CHAI’s framework divides governance into eight practical areas: AI policy, organizational structures, organizational resources, responsible lifecycle management, risk and impact assessments,...
...responsible data management, third-party management, and education, training, and feedback. AI governance is not just legal, IT, procurement, ethics, and not just evaluation. It is cross-functional
Summary: CHAI’s AI governance playbooks turn responsible-AI principles into practical controls: policies, ownership, risk assessments, vendor management, data governance, lifecycle monitoring, and training.
Their strongest lesson is that AI governance cannot sit in ethics statements or procurement checklists; it must become an operating system embedded into real workflows.
The model is highly relevant beyond healthcare because every high-trust sector now faces the same challenge: making AI adoption measurable, accountable, auditable, and safe.

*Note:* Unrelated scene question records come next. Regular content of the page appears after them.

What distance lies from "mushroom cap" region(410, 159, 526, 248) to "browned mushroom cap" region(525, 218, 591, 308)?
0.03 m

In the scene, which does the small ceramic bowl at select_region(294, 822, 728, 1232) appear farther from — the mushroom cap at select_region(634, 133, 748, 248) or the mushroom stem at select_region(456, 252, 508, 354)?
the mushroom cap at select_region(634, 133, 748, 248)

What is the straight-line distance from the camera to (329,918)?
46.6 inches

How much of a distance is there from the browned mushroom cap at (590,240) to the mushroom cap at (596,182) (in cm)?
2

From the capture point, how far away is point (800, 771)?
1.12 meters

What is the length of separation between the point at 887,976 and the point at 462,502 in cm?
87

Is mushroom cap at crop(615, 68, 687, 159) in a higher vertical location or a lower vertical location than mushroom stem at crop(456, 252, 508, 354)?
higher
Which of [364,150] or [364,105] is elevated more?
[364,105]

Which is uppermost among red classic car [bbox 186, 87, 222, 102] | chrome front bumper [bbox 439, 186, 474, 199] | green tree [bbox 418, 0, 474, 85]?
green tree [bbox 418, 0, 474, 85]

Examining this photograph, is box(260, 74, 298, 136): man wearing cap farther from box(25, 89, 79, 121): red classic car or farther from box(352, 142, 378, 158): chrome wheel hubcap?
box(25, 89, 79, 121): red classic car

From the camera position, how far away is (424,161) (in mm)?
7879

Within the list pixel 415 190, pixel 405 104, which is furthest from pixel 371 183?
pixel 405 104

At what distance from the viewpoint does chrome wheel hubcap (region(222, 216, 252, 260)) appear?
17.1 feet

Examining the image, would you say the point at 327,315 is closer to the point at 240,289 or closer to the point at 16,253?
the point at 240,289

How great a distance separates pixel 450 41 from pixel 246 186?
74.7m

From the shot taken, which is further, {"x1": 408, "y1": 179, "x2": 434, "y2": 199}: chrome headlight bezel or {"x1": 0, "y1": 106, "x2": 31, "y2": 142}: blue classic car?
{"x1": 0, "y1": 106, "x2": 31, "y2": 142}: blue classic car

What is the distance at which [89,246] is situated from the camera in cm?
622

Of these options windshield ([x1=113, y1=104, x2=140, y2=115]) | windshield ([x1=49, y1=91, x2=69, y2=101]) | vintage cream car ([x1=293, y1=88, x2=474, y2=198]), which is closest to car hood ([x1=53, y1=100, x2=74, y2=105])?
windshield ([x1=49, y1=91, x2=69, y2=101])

From AI Principles to Governed Practice: What CHAI’s Health AI Playbooks Get Right
by ChatGPT-5.5
The most important thing about the Coalition for Health AI’s governance playbooks is not that they are about healthcare. It is that they translate responsible-AI language into operational governance. They move from familiar abstractions — trust, safety, fairness, transparency, privacy, accountability — into controls, owners, documentation, escalation paths, monitoring duties, contract clauses, and feedback loops.
That makes the playbooks valuable well beyond hospitals and health systems. Healthcare is merely the stress test. If an AI system can harm a patient, mislead a clinician, expose sensitive data, embed bias into triage, or silently degrade inside a workflow, the governance weaknesses become visible quickly. But the same weaknesses exist in publishing, finance, education, government, legal services, insurance, media, life sciences, and any sector where AI is entering professional workflows before institutions have fully adapted.

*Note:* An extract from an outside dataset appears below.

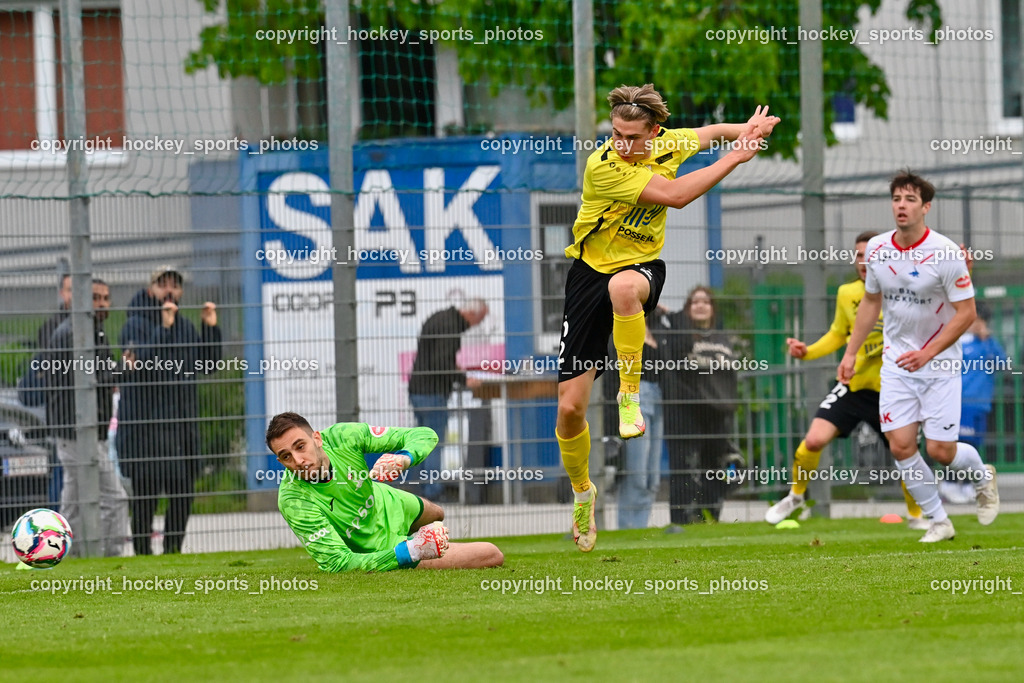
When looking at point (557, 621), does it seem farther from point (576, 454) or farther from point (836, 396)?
point (836, 396)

The strongest message is that AI governance cannot be a policy memo sitting on a shared drive. It has to become an operating system.
1. The playbooks are built around the missing middle of AI governance
Most AI governance debates get stuck at the extremes. At one end are broad ethical principles. At the other end are technical audits, regulatory obligations, or vendor assurances. CHAI focuses on the middle layer: how an actual institution decides what AI tools may enter the organization, who owns them, how they are assessed, how they are monitored, when they are escalated, and when they are stopped.
That is the right level of analysis. In most organizations, AI risk does not arise only from the model. It arises from workflow integration, unclear ownership, weak procurement, inadequate training, insufficient data controls, unmonitored vendor updates, shadow AI, and the mistaken assumption that existing IT governance automatically covers AI-specific risks.
CHAI’s framework divides governance into eight practical areas: AI policy, organizational structures, organizational resources, responsible lifecycle management, risk and impact assessments, responsible data management, third-party management, and education, training, and feedback. The architecture matters because it avoids treating AI governance as one function. AI governance is not just legal, not just IT, not just procurement, not just ethics, and not just model evaluation. It is a cross-functional control system.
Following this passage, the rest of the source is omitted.